## begin Exercise materials

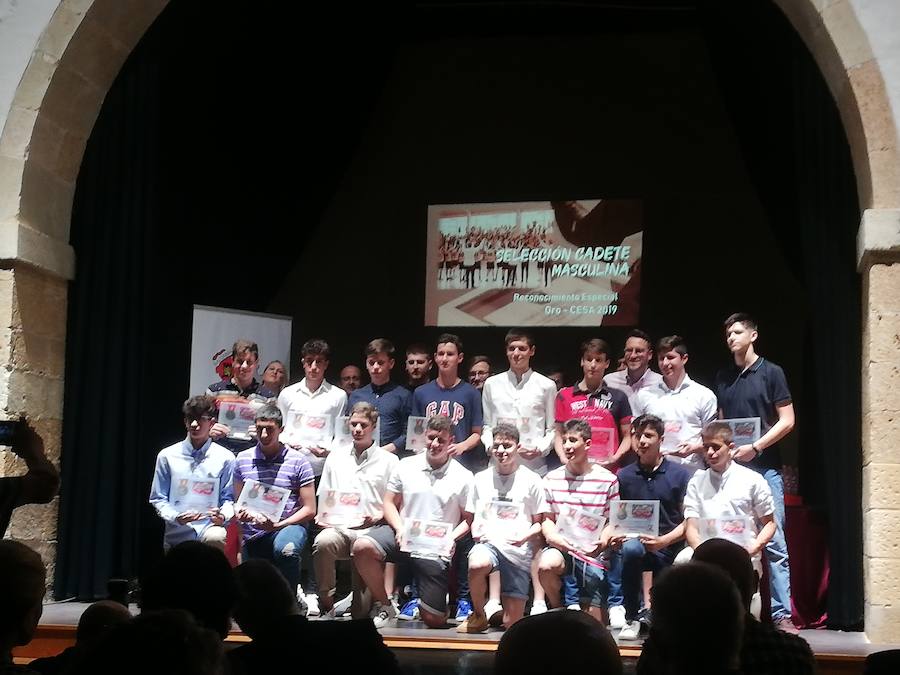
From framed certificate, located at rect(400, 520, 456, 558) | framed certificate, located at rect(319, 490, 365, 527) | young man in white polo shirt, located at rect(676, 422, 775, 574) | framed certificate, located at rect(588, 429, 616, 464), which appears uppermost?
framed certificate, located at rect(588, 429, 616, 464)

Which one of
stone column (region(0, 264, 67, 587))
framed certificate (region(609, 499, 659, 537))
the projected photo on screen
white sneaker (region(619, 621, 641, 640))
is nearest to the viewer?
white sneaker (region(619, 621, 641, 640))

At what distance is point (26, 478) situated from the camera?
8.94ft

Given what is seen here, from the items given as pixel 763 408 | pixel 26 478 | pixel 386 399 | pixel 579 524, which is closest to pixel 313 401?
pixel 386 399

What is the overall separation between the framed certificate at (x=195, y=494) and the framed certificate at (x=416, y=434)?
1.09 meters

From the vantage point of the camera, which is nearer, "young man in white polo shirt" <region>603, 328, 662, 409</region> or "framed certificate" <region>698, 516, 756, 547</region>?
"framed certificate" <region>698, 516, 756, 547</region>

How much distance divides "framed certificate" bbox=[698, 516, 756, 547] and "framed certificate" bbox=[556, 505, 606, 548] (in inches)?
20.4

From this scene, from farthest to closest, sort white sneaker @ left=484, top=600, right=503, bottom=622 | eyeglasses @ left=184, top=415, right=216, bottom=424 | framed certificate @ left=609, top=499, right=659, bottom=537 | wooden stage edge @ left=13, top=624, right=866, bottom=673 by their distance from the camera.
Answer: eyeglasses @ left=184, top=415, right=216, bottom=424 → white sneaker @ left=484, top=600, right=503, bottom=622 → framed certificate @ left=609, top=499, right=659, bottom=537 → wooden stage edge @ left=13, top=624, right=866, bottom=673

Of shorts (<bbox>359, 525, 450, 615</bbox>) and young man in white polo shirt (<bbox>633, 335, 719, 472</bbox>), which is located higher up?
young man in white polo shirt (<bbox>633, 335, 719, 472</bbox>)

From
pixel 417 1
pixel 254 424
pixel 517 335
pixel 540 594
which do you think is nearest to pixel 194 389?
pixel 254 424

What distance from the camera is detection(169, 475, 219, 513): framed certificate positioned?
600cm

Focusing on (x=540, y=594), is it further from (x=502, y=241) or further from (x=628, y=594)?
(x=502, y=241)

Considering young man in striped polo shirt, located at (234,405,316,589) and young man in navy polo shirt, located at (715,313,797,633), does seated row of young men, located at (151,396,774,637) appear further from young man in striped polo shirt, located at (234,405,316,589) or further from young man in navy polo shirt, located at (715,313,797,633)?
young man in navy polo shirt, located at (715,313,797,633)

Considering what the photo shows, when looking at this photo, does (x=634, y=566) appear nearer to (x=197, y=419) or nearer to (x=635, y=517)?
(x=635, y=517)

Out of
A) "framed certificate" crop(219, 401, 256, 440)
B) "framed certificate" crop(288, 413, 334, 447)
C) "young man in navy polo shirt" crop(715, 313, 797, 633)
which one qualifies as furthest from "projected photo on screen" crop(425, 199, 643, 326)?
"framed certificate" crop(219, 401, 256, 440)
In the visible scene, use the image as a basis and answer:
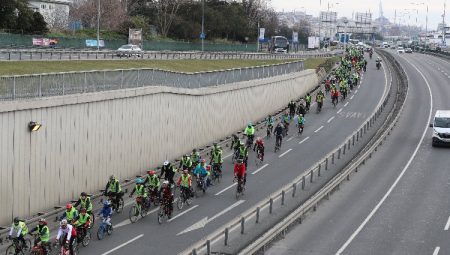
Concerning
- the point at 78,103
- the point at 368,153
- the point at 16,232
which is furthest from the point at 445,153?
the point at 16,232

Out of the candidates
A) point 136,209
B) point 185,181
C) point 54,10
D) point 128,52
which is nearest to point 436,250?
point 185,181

## end Exercise materials

§ Stated goal: Begin with the line containing "What distance from" and end with the final line of the data, printing those lines exactly and only; pictures are left out.

§ Task output:
What distance from the camera is detection(169, 475, 219, 513): framed certificate positioned?
600cm

Focusing on (x=540, y=594), is it further from (x=502, y=241) or further from (x=628, y=594)?
(x=502, y=241)

Considering young man in striped polo shirt, located at (234,405,316,589) and young man in navy polo shirt, located at (715,313,797,633), does seated row of young men, located at (151,396,774,637) appear further from young man in striped polo shirt, located at (234,405,316,589) or further from young man in navy polo shirt, located at (715,313,797,633)?
young man in navy polo shirt, located at (715,313,797,633)

Considering what the photo shows, when looking at this photo, does (x=634, y=566) appear nearer to (x=197, y=419) or nearer to (x=635, y=517)?
(x=635, y=517)

Out of
A) "framed certificate" crop(219, 401, 256, 440)
B) "framed certificate" crop(288, 413, 334, 447)
C) "young man in navy polo shirt" crop(715, 313, 797, 633)
which one qualifies as furthest from "projected photo on screen" crop(425, 199, 643, 326)?
"framed certificate" crop(219, 401, 256, 440)
In the visible scene, use the image as a basis and answer:
Concerning
- the point at 78,103
- the point at 368,153
- the point at 16,232
which is furthest from the point at 445,153?
the point at 16,232

Out of the candidates
A) point 136,209
B) point 185,181
C) point 54,10
D) point 128,52
which is nearest to point 436,250?
point 185,181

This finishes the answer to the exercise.